It’s no secret that Tesla has been hard at work developing self-driving cars, but we haven’t heard much about when we can expect a fully autonomous Tesla model to be complete. Now, CEO Elon Musk has finally put a timeline on it, predicting that Tesla will have a truly self-driving car within the next two years. What’s more, he thinks it’ll be possible to call your car and it will be able to meet you—even if you’re on the opposite coast.

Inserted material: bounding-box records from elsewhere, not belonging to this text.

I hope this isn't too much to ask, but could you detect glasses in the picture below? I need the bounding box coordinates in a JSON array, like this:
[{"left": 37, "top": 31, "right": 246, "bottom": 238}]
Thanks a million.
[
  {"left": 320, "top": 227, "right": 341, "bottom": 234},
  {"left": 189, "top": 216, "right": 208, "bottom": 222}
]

Musk says Tesla owners will be able to use ‘Summon,’ the self-parking feature that received an update over the weekend, to call for their car no matter where they are. In an interview with Fortune, Musk said things are bound to make Tesla fanatics everywhere go nuts. “Ultimately you’ll be able to summon your car anywhere… your car can get to you,” he said. “I think that within two years, you’ll be able to summon your car from across the country.” Musk reiterated that vision on Twitter, writing that Tesla’s “summon should work anywhere connected by land & not blocked by border, eg you’re in LA and the car is in NY.”
Of course, not even a Tesla will be able to drive across the country on a single charge. Musk has said the company will release a 600-mile range electric car sometime next year, but even a model like that would require a number of recharging stops to make it from coast to coast. That’s where those self-connecting robot snake chargers we’ve been teased with may come in, making it possible for an autonomous Tesla to pull into a charging station, get hooked up to a Supercharger, and get back on the road – without any human assistance.
Indeed, the desire to make Tesla models drive themselves is so strong that some people have already attempted it. The day after Tesla released its limited Autopilot features, a trio of Tesla owners hit the road in a shiny red Model S and drove from California to New York City in just under 58 hours. The car didn’t drive itself, but they put the newly imbued Autopilot capabilities through the wringer, using it to coast along the highway, change lanes, and adjust the car’s speed along the trip.